Pede: - seja reconhecida a anulabilidade do contrato-promessa celebrado em 25 de junho de 2018 e o seu aditamento; - os Réus sejam condenados a devolver a quantia de €190.000,00 entregue a título de sinal, acrescida de juros vencidos e vincendos.

Para tanto, alegou, em síntese, que é um cidadão estrangeiro e pretendeu comprar um imóvel para fazer investimento em alojamento local. O agente imobiliário sugeriu a compra de um imóvel onde já funcionava alojamento local e que seria necessário fazer um registo na Câmara Municipal para mudança de designação do espaço como armazém mas seria algo muito simples, sem problema. Com a assinatura do contrato-promessa de compra e venda foi paga a mencionada quantia a título de sinal. Através da avaliação do banco para concessão de empréstimo bancário, o Autor tomou conhecimento de que o alojamento local não estava legalizado e que o imóvel, destinado a armazém e atividades industriais, não pode ser alterado para aquele fim. O preço do prédio justifica-se apenas pela possibilidade do alojamento local e não sendo um mero armazém, avaliado em € 120.000,00. Se tivesse conhecimento destes factos previamente à assinatura do contrato-promessa nunca o teria celebrado.

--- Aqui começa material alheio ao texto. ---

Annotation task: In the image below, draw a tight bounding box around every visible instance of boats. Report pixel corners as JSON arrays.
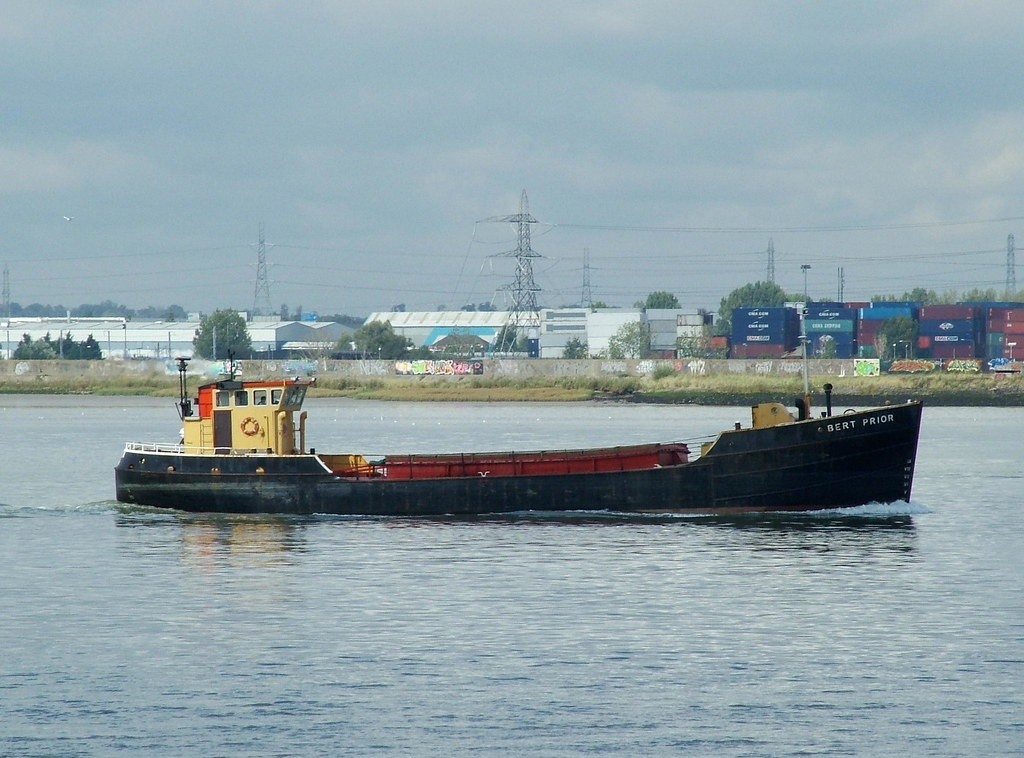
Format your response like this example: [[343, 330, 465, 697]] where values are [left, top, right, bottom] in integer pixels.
[[115, 341, 928, 521]]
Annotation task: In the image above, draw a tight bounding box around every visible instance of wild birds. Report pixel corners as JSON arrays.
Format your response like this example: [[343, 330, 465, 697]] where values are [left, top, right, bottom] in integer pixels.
[[63, 216, 77, 221]]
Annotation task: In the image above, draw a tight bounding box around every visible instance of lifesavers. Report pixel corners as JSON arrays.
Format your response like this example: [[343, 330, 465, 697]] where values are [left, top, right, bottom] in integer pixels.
[[240, 416, 260, 437]]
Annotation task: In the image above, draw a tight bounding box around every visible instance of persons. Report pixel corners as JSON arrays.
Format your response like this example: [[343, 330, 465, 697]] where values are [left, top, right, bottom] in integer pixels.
[[258, 396, 266, 405]]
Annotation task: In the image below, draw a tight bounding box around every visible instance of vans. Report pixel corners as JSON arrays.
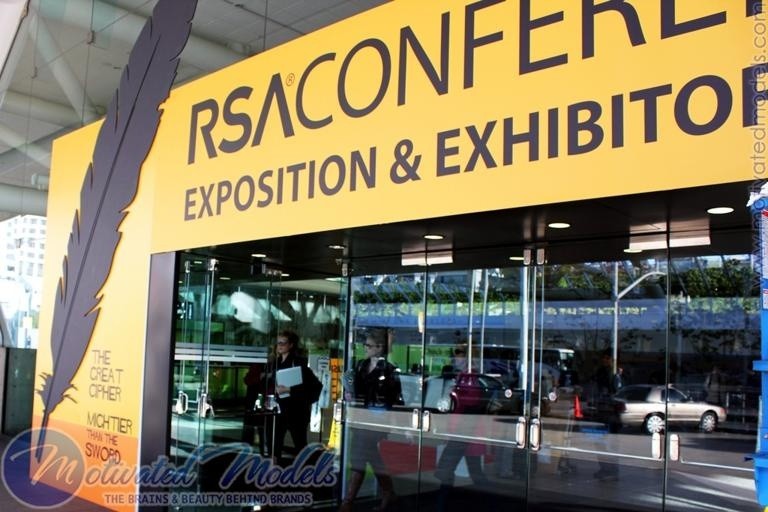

A 1.ª Ré contestou alegando que, desde a primeira hora, exigiu garantias pela imobiliária de que o possível comprador estava ciente que o imóvel, apesar das obras, estava licenciado para armazém com problemas de humidades, tendo transmitido essa situação pessoalmente ao Autor aquando da visita ao imóvel. Esgotado o prazo para realização da escritura, por motivo imputável ao Autor, resolveu o contrato-promessa em início de novembro.

Contestou também a 2.º Ré declarando, em resumo, que foi expressamente referido ao Autor que o espaço em causa apenas estava licenciado como armazém, pelo que era necessário avançar como pedido de alteração da licença para habitação. Forneceu todas as informações solicitadas e remeteu, em inglês, uma versão do contrato-promessa de compra e venda. O motivo pelo qual o negócio não foi concretizado foi por falta de verbas do Autor.

O Autor respondeu.

Proferiu-se sentença que julgou a acção improcedente e absolveu a Ré do pedido.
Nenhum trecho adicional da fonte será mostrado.